History has a way of “repeating” itself …
July 8, 2008
So much material out there, so little time to knock some commonsense and reality into the mix.
Last night at home, while reading a few technical articles on bend sensitive single mode fiber various points were made about the applicability to Passive Optical Network or PON fiber based distribution architectures. Outside of I need to get a life after work, I am amazed how simple solutions are available but we complicate the living hell out of things.
There is no basic argument that GPON and GEPON are capable of delivering Giagabits (that’s Gigabit with an “s”) synchronously. Moreover, the need for racks, power and structured cabling goes down by factors while reliability in comparison to copper, or fiber/coax increases by factors. Sparing you the drudgery of the technical arguments, a core thesis of how to implement, measure and maintain different service level agreements over a PON path became a sticking point. (Did I forget to say copper access is not a long term business model).

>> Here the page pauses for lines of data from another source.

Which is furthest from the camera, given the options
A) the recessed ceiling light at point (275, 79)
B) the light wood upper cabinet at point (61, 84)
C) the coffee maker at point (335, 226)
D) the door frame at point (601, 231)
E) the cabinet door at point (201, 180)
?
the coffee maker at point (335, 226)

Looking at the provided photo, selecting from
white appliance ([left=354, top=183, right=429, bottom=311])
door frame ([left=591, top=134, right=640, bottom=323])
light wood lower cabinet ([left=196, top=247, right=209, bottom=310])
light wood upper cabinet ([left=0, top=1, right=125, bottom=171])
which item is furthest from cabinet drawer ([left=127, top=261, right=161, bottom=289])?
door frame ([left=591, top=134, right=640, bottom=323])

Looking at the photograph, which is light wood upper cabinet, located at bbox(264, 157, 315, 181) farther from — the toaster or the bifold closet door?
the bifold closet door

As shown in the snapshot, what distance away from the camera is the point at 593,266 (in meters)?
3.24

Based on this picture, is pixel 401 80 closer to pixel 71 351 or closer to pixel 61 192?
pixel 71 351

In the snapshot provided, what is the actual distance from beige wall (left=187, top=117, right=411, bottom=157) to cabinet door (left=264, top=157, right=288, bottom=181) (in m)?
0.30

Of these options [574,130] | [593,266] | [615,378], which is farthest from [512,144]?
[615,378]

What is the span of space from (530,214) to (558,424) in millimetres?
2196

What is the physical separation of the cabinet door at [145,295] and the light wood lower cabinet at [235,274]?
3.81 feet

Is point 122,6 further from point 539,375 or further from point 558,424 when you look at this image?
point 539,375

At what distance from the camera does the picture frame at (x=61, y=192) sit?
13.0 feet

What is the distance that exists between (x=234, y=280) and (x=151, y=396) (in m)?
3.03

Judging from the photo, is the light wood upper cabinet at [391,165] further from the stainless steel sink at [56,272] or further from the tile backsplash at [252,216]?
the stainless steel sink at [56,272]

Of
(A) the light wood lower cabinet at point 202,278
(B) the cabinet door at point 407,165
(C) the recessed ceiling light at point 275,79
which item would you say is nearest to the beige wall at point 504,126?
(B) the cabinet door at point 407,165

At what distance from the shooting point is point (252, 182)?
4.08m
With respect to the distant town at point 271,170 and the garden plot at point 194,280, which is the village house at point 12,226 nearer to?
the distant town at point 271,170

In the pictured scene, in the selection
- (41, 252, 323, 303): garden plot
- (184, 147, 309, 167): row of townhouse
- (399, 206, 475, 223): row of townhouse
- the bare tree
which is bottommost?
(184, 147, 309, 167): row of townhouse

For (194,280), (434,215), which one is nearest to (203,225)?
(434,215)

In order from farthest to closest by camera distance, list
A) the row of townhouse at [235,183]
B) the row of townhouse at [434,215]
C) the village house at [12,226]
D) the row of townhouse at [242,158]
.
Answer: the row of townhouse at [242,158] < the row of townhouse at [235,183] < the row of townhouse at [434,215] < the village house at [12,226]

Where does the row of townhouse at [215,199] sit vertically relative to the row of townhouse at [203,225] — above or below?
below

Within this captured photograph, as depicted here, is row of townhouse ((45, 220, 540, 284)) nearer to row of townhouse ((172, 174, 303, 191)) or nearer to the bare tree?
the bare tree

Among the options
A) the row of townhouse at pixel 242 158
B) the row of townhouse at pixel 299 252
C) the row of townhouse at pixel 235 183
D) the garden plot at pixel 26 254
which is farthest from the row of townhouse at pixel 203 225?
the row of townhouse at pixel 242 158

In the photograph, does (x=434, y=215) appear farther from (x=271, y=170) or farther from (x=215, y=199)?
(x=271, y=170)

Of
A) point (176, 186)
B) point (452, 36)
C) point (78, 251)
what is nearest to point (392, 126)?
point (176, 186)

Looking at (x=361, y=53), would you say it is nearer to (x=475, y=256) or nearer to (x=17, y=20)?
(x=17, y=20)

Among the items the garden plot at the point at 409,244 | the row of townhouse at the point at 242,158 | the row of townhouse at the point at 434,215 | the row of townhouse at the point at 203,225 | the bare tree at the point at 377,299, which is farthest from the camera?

In my reading, this SLA management question within PON’s developed into a whole new generations of chips that the authors believe would need to be developed to manage SLA’s over a 10 gig PON, 40 gig PON, 100 gig PON… you get the picture. The problem that is being wrestled with is managing “light” spectrum based upon SLA’s.
The problem I had with designing new chips, is the parochial view that the problem belies the that the SLA quandary limitation exists based upon a single fiber or fiber pair for multiple SLA’s.
Well, here is my news flash. What is stopping anyone from dedicating fiber pairs to different SLA needs today as opposed to waiting for the “god” chip for a single fiber strand or fiber pair. Actually nothing … unless you don’t own any local fiber or can’t get access to any local fiber. Who can afford to wait?
This same logic applied to the great long haul land grab of the 1990’s which drove DWDM boxes through the roof. DWDM was designed for long haul since you have very little add/drop splice points in a long haul network thus distance and efficiency counted for those that could only garner a fiber IRU or fiber lease. But as the long distance industry contracted (collapsed) the DWDM companies decided to sell DWDM as a solution looking for a problem and since long distance was dead, they took the square box and sold it to fit in the metropolitan network hole in search of fixing something that alternatives were readily available. DWDM gets real expensive in metropolitam deployments, the laser tolerances are extremely tight, signal regeneration costly, and the loss budgets excell due to the magnitude of splicing that occurs as one goes from long haul to metropolitan backbone and finally last mile access. Typically the question is how many PhD’s per mile does it take to maintain DWDM tolerances in the metro?
What’s my point, multiple fiber pairs gives you multiple options, flexibility and opportunity to differentatite. Banking on tightly spaced nano-window lasers, expensive repeaters and db loss tolerance of dispersion, can be more costly that what multiple fiber pair alternatives provide.
I get a kick out carriers that overbuilt certain routes in a market by “joint building” with other carriers on the same route when the use DWDM. Here they have gobs of fiber power and they take the most expensive way to light it. Now, it wasn’t to smart to have joint built, but some bean counter in the telecom bubble days probably thought they were “saving” money.
Bottom line … do your homework. Don’t wait for the next chip … get innovative. When someone is trying to sell you a NASA solution when you can do quite well with an abacus … take the time to look at real demand and technology evolution.
The next god box or god chip is always touted on our telecom media websites or magazines… like we are missing out on something …
We have waited over 25 years for convergence to become quasi reality … what more do we need to know about the real rate of technical, ubiquitous change … it is slow in coming.
Focus on staying in business first, the rest will follow.
And remember: the softest pillow is a clear conscience.
Written by Dave Rusin - Telecom ExecutiveComments
2 Responses to “History has a way of “repeating” itself …”
Got something to say?











Nice
Funny line about the PH’D’s….I spent years asking the ’smart people’ why they wanted to cram two pounds of baloney on a fiber when they have 863 spares under the sheath…but what does an OPS guy know anyway?